Wednesday, December 30, 2020

Ag-Gravating

I ain't saying it ain't pretty. Via.

I wasn't even thinking about anything in particular when I posted this, but today on the radio the Covid version of this came up: as congresspeople continue to to debate over the best way of bribing their better-off constituents to put up with relief money going to the worse-off, it turns out that the nation's big-scale farmers have been collecting money they didn't need all along, with the bigger ones hogging the handouts:

Congress approved about $35 billion in emergency aid to farmers, which came on top of roughly $10 billion in traditional farm subsidies that were already in place. In addition, farmers were able to tap billions of dollars in funding from the Paycheck Protection Program.

The aid, delivered in two separate packages over the course of the year, went to a wide variety of people in agriculture, including corn and soybean farmers, cattle ranchers, and fruit and vegetable producers. The $46 billion in direct government payments to farmers in 2020 broke the previous annual record by about $10 billion, even after accounting for inflation.

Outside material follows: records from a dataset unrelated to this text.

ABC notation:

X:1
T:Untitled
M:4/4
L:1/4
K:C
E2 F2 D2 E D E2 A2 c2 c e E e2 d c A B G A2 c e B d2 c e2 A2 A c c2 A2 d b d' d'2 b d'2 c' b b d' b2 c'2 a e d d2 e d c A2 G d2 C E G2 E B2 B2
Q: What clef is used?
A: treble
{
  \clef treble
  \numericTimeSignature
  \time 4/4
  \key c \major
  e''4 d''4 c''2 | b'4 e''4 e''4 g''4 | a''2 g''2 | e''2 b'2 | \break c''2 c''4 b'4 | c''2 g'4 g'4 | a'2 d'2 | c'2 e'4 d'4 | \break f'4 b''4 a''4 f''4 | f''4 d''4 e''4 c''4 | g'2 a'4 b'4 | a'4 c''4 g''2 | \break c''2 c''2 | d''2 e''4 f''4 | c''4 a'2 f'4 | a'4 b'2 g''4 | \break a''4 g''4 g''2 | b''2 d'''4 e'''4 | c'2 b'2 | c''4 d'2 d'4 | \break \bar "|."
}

Only it turned out not to be an emergency—they'd have had an average year without the payments, and with them had the fifth most profitable year in the last 45. They weren't asked to demonstrate a particular need, just how much they had produced in the previous year, and were awarded grants on the basis of that, up to a cap of $250,000 per partner (maximum of three partners), with the inevitable result that, just as was the case with the Market Facilitation Program (MFP) with which the Trump administration bribed farmers for putting up with the losses incurred through his stupid trade war, the Coronavirus Food Assistance Program (CFAP) paid most money to the biggest farmers, according to the Environmental Working Group's AgMag:

We have obtained and analyzed records for $5 billion in CFAP payments through June 30, and they show that CFAP payments through that date went to the largest farm operations, even more than the MFP.

  • The top 1 percent of farms got 22 percent of CFAP payments, for an average payment of $352,432.
  • The smallest 80 percent of farms received 23 percent of CFAP payments, for an average payment of $4,677.

Unlike other stringently controlled welfare programs, like food stamps, farm subsidies place few requirements on people who receive them, and few limits on payments. Many recipients never have to set foot on the farm or ride in a tractor to get paid. That’s why EWG has found thousands of people who live in cities, and some who live on golf courses, who have received MFP payments.

A new Government Accountability Office report released last week found the same trend. The GAO found that for eight of 25 farms that got the largest payments in 2019, the recipients qualified only through “active personal management.” To qualify under that definition, recipients need only dial in to a few shareholder conferences a year.

And if you think there might be 16 members of Congress receiving these payments, you might be right, starting with Georgia senator Kelly Loeffler (in addition to her highly profitable sideline in insider stock trading she's a partner in her father's, mother's, and brother's farming operations, which have netted her $3,435,619 in traditional federal subsidies since 1995 and three maximum MFP payments totaling $750,000) through Doug LaMalfa,  Mike Braun, Chuckles Grassley, and everybody's favorite farmer-legislator Devin Nunes and his imaginary cow (he's made $244,209 in federal subsidies for his 25% share of the family farm in Iowa since 1995). But not Joni Ernst, who hasn't made any farm income since she went to college in 1990, in spite of her hog-castrating rhetoric (her family collected some $460,000 between 1995 and 2015, though). I should note there are two Democrats on that list (Senators Tester and Bennett), but they aren't so stingy with people in need.

NPR notes the irony in which the way the subsidies are structured contributes directly to the depopulation of the regions where they are paid, by giving big farms cash they can use to buy out small ones:

That, in turn, means fewer people in rural communities, and less life in small towns. It seems paradoxical, but according to [western Iowa organic farmer Ron] Rosmann, passing out money to farmers this way can actually hurt farming communities. "We just continue to fight a declining and aging population out here," Rosmann says.

And when the entire state of Iowa is reduced to two dozen octogenarians with gigantic corn and soy plantations worked by ill-paid immigrants, they'll still be running the country, as long as we have a Senate and an Electoral College. It's enough to make you weep.